By creating a backstop on the loans, the Fed is giving the banks an incentive and freeing up more of their cash for lending.
Many Democrats hope to use the coronavirus crisis as an opportunity to accomplish long-sought leftwing policy goals unrelated or only tangentially related to the disease. They may push for a broader bill that would go beyond the increased funding for the small business program. As a result, it is unclear a stand-alone vote on the paycheck program will make it through the Democratic-run House.
With Congress adjourned except for perfunctory pro-forma sessions, a vote to fund the payroll program would require either the unanimous consent of all lawmakers or a simple voice vote without a formal roll call. There could be objections.
House minority leader, Rep. Kevin McCarthy, R-Ca., backed McConnell’s effort for a smaller, discrete infusion for the small business program. “The House should move swiftly to do the same,” he said in a statement.
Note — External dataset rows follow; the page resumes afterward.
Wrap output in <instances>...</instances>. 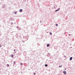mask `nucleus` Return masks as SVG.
<instances>
[{
  "label": "nucleus",
  "mask_w": 75,
  "mask_h": 75,
  "mask_svg": "<svg viewBox=\"0 0 75 75\" xmlns=\"http://www.w3.org/2000/svg\"><path fill=\"white\" fill-rule=\"evenodd\" d=\"M0 47H1V45H0Z\"/></svg>",
  "instance_id": "obj_14"
},
{
  "label": "nucleus",
  "mask_w": 75,
  "mask_h": 75,
  "mask_svg": "<svg viewBox=\"0 0 75 75\" xmlns=\"http://www.w3.org/2000/svg\"><path fill=\"white\" fill-rule=\"evenodd\" d=\"M21 65H23V63H21Z\"/></svg>",
  "instance_id": "obj_13"
},
{
  "label": "nucleus",
  "mask_w": 75,
  "mask_h": 75,
  "mask_svg": "<svg viewBox=\"0 0 75 75\" xmlns=\"http://www.w3.org/2000/svg\"><path fill=\"white\" fill-rule=\"evenodd\" d=\"M6 65H7V66L8 67H9L10 66L9 64H7Z\"/></svg>",
  "instance_id": "obj_7"
},
{
  "label": "nucleus",
  "mask_w": 75,
  "mask_h": 75,
  "mask_svg": "<svg viewBox=\"0 0 75 75\" xmlns=\"http://www.w3.org/2000/svg\"><path fill=\"white\" fill-rule=\"evenodd\" d=\"M70 60H72V57H71L70 58Z\"/></svg>",
  "instance_id": "obj_6"
},
{
  "label": "nucleus",
  "mask_w": 75,
  "mask_h": 75,
  "mask_svg": "<svg viewBox=\"0 0 75 75\" xmlns=\"http://www.w3.org/2000/svg\"><path fill=\"white\" fill-rule=\"evenodd\" d=\"M45 67H47L48 66V65H47V64H45Z\"/></svg>",
  "instance_id": "obj_9"
},
{
  "label": "nucleus",
  "mask_w": 75,
  "mask_h": 75,
  "mask_svg": "<svg viewBox=\"0 0 75 75\" xmlns=\"http://www.w3.org/2000/svg\"><path fill=\"white\" fill-rule=\"evenodd\" d=\"M56 27L57 26H58V24H56Z\"/></svg>",
  "instance_id": "obj_12"
},
{
  "label": "nucleus",
  "mask_w": 75,
  "mask_h": 75,
  "mask_svg": "<svg viewBox=\"0 0 75 75\" xmlns=\"http://www.w3.org/2000/svg\"><path fill=\"white\" fill-rule=\"evenodd\" d=\"M16 13H15V14H16Z\"/></svg>",
  "instance_id": "obj_17"
},
{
But the overture sets up a showdown with Democrats led by Sen. Chuck Schumer of New York who on Tuesday called for up to $25,000 “heroes” pay for frontline health care and service industry workers.
Schumer declared the pay hike for nurses, truck drivers grocery store clerks and others the “highest priority.”
Bigger corporations would be expected to foot the bill for the pay hike, he said, while the federal government would provide funding for smaller firms.
The House bill is expected to include the small business boost alongside another round of $1,200 direct payments, unemployment benefits and food stamp assistance. Some Democrats, including freshman class president Rep. Joe Neguse, D-Colo., are also seeking as much as $250 billion to smaller municipalities that face mounting costs to care for sick Americans and shore up their own economies.
The shifting dynamics from the political leaders are stark amid what officials warn could be one of the toughest weeks for the country, as the number of confirmed cases and deaths climbs.
The House gaveled in for a perfunctory pro forma session with Rep. Brad Sherman, D-Ca., presiding — wearing a face mask sewn by his young daughter.
This would be the fourth package from Congress since the start of the virus outbreak. Two initial efforts were followed by the third last month, which was by far the largest, the most ambitious of its kind in U.S. history.
–The Associated Press contributed to this report.